ThIs WeEk In PuBlIsHiNg
As some of you have already discovered, my wonderful and amazing client Rebecca Ramsey has started an equally wonderful and amazing blog! Check it out — Rebecca’s family is the proud owner of a dog who would probably win some sort of national award for craziest-things-eaten-by-a-dog-who-still-survived. She also has some beautiful photographs of her hometown, which basically prompted me to start considering South Carolina as a top vacation destination.
In other client news, one of the requests in the “advice for me” post from last week was more about what I’ve sold and my tastes and things like that. Happy to oblige! Well, mostly. As I’ve discussed previously, I’m still trying to find the right blog balance between a) not talking about my work with clients and the way deals happened so that my current and future clients (not to mention the editors I work with) don’t have to worry that they will be blog fodder (this is really important to me) and b) giving my future clients a sense of the things I’ve worked on. I’m happy to publicize books when they come out, not as comfortable to talk about things before then.

> **REQUIREMENT 1**
From the publishing post, return the passage starting with "ThIs WeEk In" and going on through "top vacation destination.".
> **REQUIREMENT 2**
According to the publishing post, which groups of people should not have to worry about becoming blog fodder? List each group.
The lines that follow this text can be left aside.

Caption-style text data

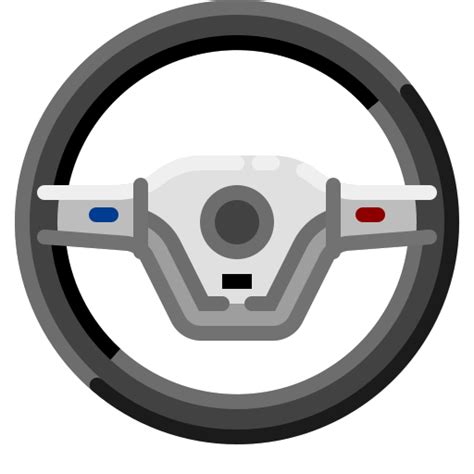 Image result for Python Wheel Image Icon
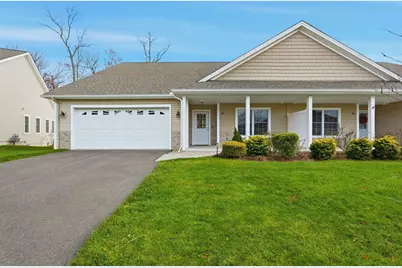 24 Lodge  Lane #24, Wilbraham, MA 01095 - Photo 1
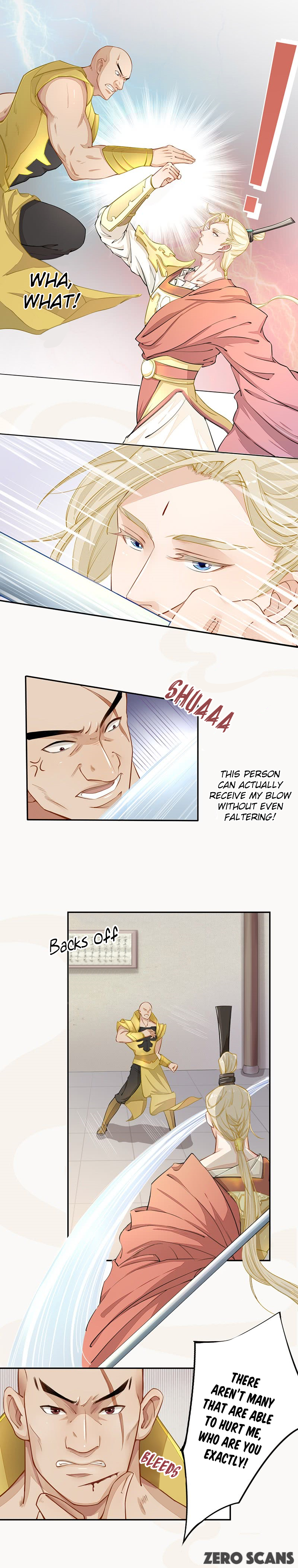 Page 6 of Chapter 28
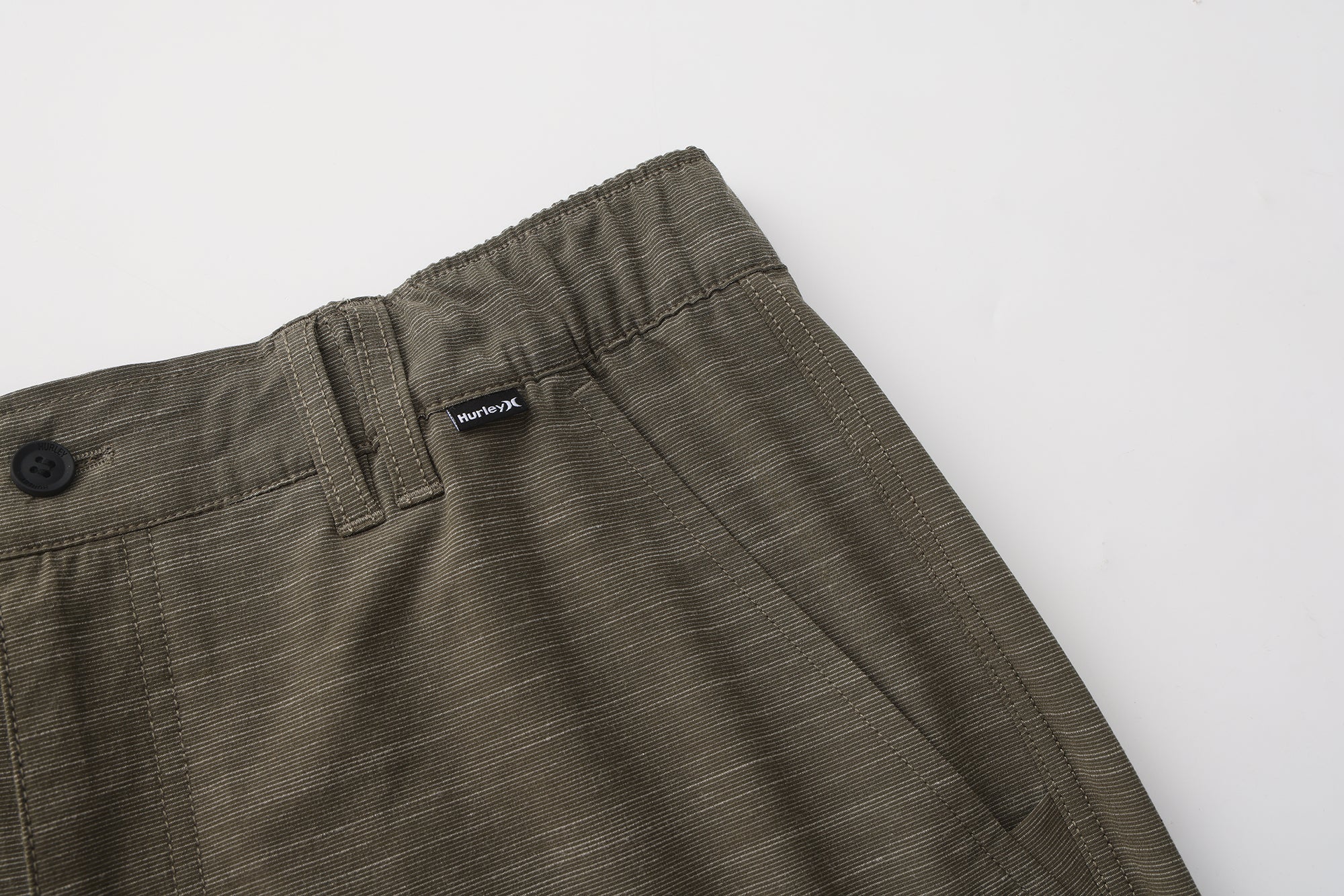 VISTA WALKSHORTS 3/4 WAISTBAND 19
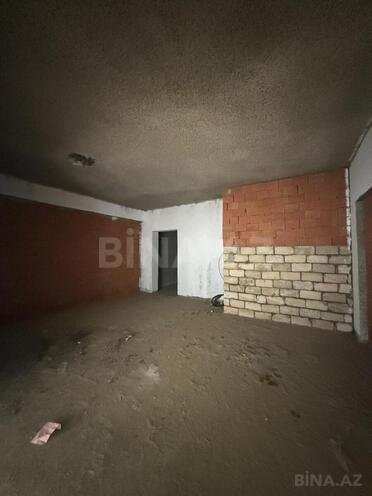 Satılır  obyekt 90 m², Nəriman Nərimanov m., photo 8 from 11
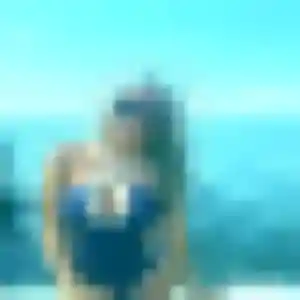 Katia, fille de 36 ans cherche plan cul à Haveluy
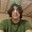 Group Avatar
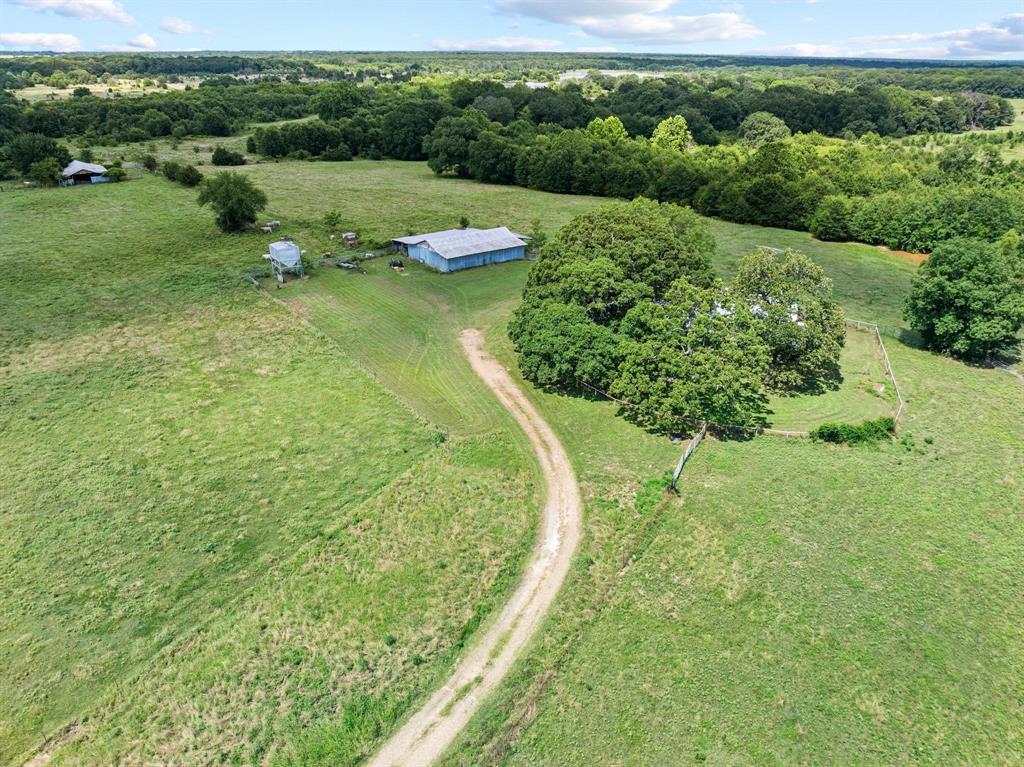 Ivanhoe, Texas, 75447, United States, 4 Bedrooms Bedrooms, ,4 BathroomsBathrooms,Residential,For Sale,1879040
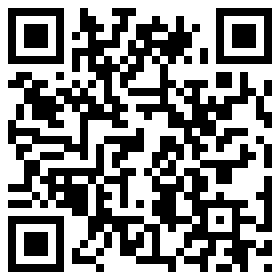 qrcode für Rittal IN 2563.150 - Metal gland plate closed WD 534x149 size 5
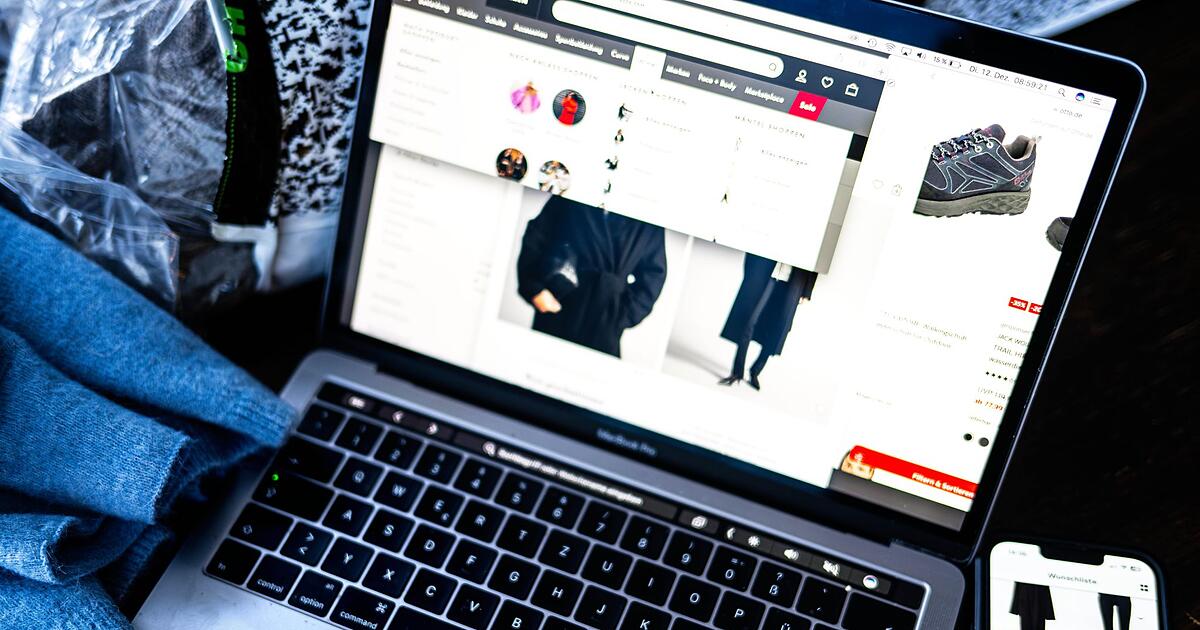 -Buy-now-pay-later-Jeder-Siebte-verliert-den-berblick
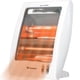 thumbnail image 1 of Calefactor Calentador Electrico Gutstark Home 2 Niveles 800w, 1 of 2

> **REPLY 1**
ThIs WeEk In PuBlIsHiNg
As some of you have already discovered, my wonderful and amazing client Rebecca Ramsey has started an equally wonderful and amazing blog! Check it out — Rebecca’s family is the proud owner of a dog who would probably win some sort of national award for craziest-things-eaten-by-a-dog-who-still-survived. She also has some beautiful photographs of her hometown, which basically prompted me to start considering South Carolina as a top vacation destination.

> **REPLY 2**
- current clients
- future clients
- the editors the author works with